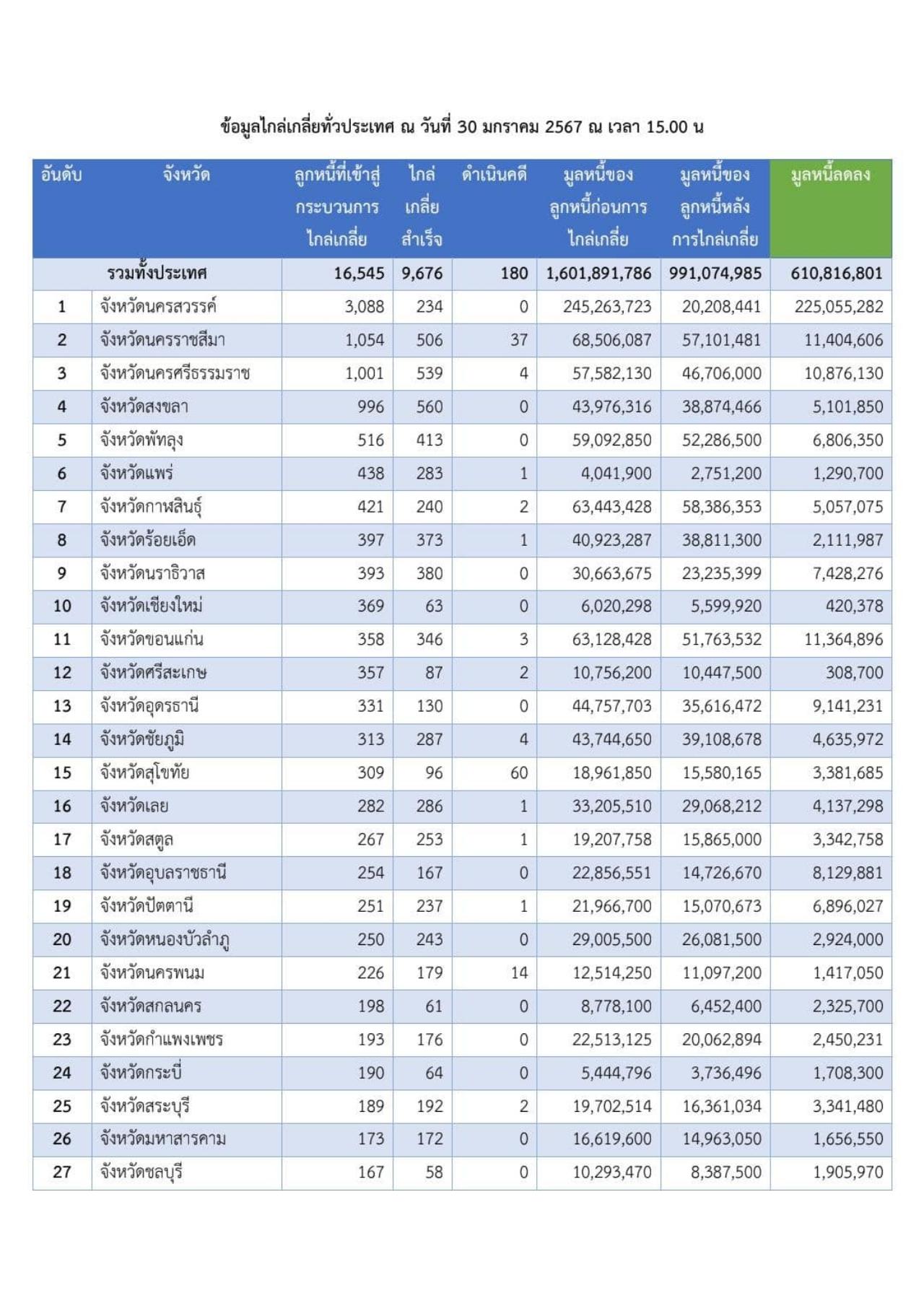 ข้อมูลไกล่เกลี่ยทั่วประเทศ ณ วันที่ 30 มกราคม 2567 ณ เวลา 15.00 น

| อันดับ | จังหวัด | ลูกหนี้ที่เข้าสู่กระบวนการไกล่เกลี่ย | ไกล่เกลี่ยสำเร็จ | ดำเนินคดี | มูลหนี้ของลูกหนี้ก่อนการไกล่เกลี่ย | มูลหนี้ของลูกหนี้หลังการไกล่เกลี่ย | มูลหนี้ลดลง |
|---|---|---|---|---|---|---|---|
| | รวมทั้งประเทศ | 16,545 | 9,676 | 180 | 1,601,891,786 | 991,074,985 | 610,816,801 |
| 1 | จังหวัดนครสวรรค์ | 3,088 | 234 | 0 | 245,263,723 | 20,208,441 | 225,055,282 |
| 2 | จังหวัดนครราชสีมา | 1,054 | 506 | 37 | 68,506,087 | 57,101,481 | 11,404,606 |
| 3 | จังหวัดนครศรีธรรมราช | 1,001 | 539 | 4 | 57,582,130 | 46,706,000 | 10,876,130 |
| 4 | จังหวัดสงขลา | 996 | 560 | 0 | 43,976,316 | 38,874,466 | 5,101,850 |
| 5 | จังหวัดพัทลุง | 516 | 413 | 0 | 59,092,850 | 52,286,500 | 6,806,350 |
| 6 | จังหวัดแพร่ | 438 | 283 | 1 | 4,041,900 | 2,751,200 | 1,290,700 |
| 7 | จังหวัดกาฬสินธุ์ | 421 | 240 | 2 | 63,443,428 | 58,386,353 | 5,057,075 |
| 8 | จังหวัดร้อยเอ็ด | 397 | 373 | 1 | 40,923,287 | 38,811,300 | 2,111,987 |
| 9 | จังหวัดนราธิวาส | 393 | 380 | 0 | 30,663,675 | 23,235,399 | 7,428,276 |
| 10 | จังหวัดเชียงใหม่ | 369 | 63 | 0 | 6,020,298 | 5,599,920 | 420,378 |
| 11 | จังหวัดขอนแก่น | 358 | 346 | 3 | 63,128,428 | 51,763,532 | 11,364,896 |
| 12 | จังหวัดศรีสะเกษ | 357 | 87 | 2 | 10,756,200 | 10,447,500 | 308,700 |
| 13 | จังหวัดอุดรธานี | 331 | 130 | 0 | 44,757,703 | 35,616,472 | 9,141,231 |
| 14 | จังหวัดชัยภูมิ | 313 | 287 | 4 | 43,744,650 | 39,108,678 | 4,635,972 |
| 15 | จังหวัดสุโขทัย | 309 | 96 | 60 | 18,961,850 | 15,580,165 | 3,381,685 |
| 16 | จังหวัดเลย | 282 | 286 | 1 | 33,205,510 | 29,068,212 | 4,137,298 |
| 17 | จังหวัดสตูล | 267 | 253 | 1 | 19,207,758 | 15,865,000 | 3,342,758 |
| 18 | จังหวัดอุบลราชธานี | 254 | 167 | 0 | 22,856,551 | 14,726,670 | 8,129,881 |
| 19 | จังหวัดปัตตานี | 251 | 237 | 1 | 21,966,700 | 15,070,673 | 6,896,027 |
| 20 | จังหวัดหนองบัวลำภู | 250 | 243 | 0 | 29,005,500 | 26,081,500 | 2,924,000 |
| 21 | จังหวัดนครพนม | 226 | 179 | 14 | 12,514,250 | 11,097,200 | 1,417,050 |
| 22 | จังหวัดสกลนคร | 198 | 61 | 0 | 8,778,100 | 6,452,400 | 2,325,700 |
| 23 | จังหวัดกำแพงเพชร | 193 | 176 | 0 | 22,513,125 | 20,062,894 | 2,450,231 |
| 24 | จังหวัดกระบี่ | 190 | 64 | 0 | 5,444,796 | 3,736,496 | 1,708,300 |
| 25 | จังหวัดสระบุรี | 189 | 192 | 2 | 19,702,514 | 16,361,034 | 3,341,480 |
| 26 | จังหวัดมหาสารคาม | 173 | 172 | 0 | 16,619,600 | 14,963,050 | 1,656,550 |
| 27 | จังหวัดชลบุรี | 167 | 58 | 0 | 10,293,470 | 8,387,500 | 1,905,970 |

TASK DIRECTIONS:
Beginning with the line containing "46,706,000 | 10,876,130 |" in the material above, copy every line exactly until you have copied the line containing "52,286,500 | 6,806,350 |".

ANSWER TO THIS EXERCISE:
| 3 | จังหวัดนครศรีธรรมราช | 1,001 | 539 | 4 | 57,582,130 | 46,706,000 | 10,876,130 |
| 4 | จังหวัดสงขลา | 996 | 560 | 0 | 43,976,316 | 38,874,466 | 5,101,850 |
| 5 | จังหวัดพัทลุง | 516 | 413 | 0 | 59,092,850 | 52,286,500 | 6,806,350 |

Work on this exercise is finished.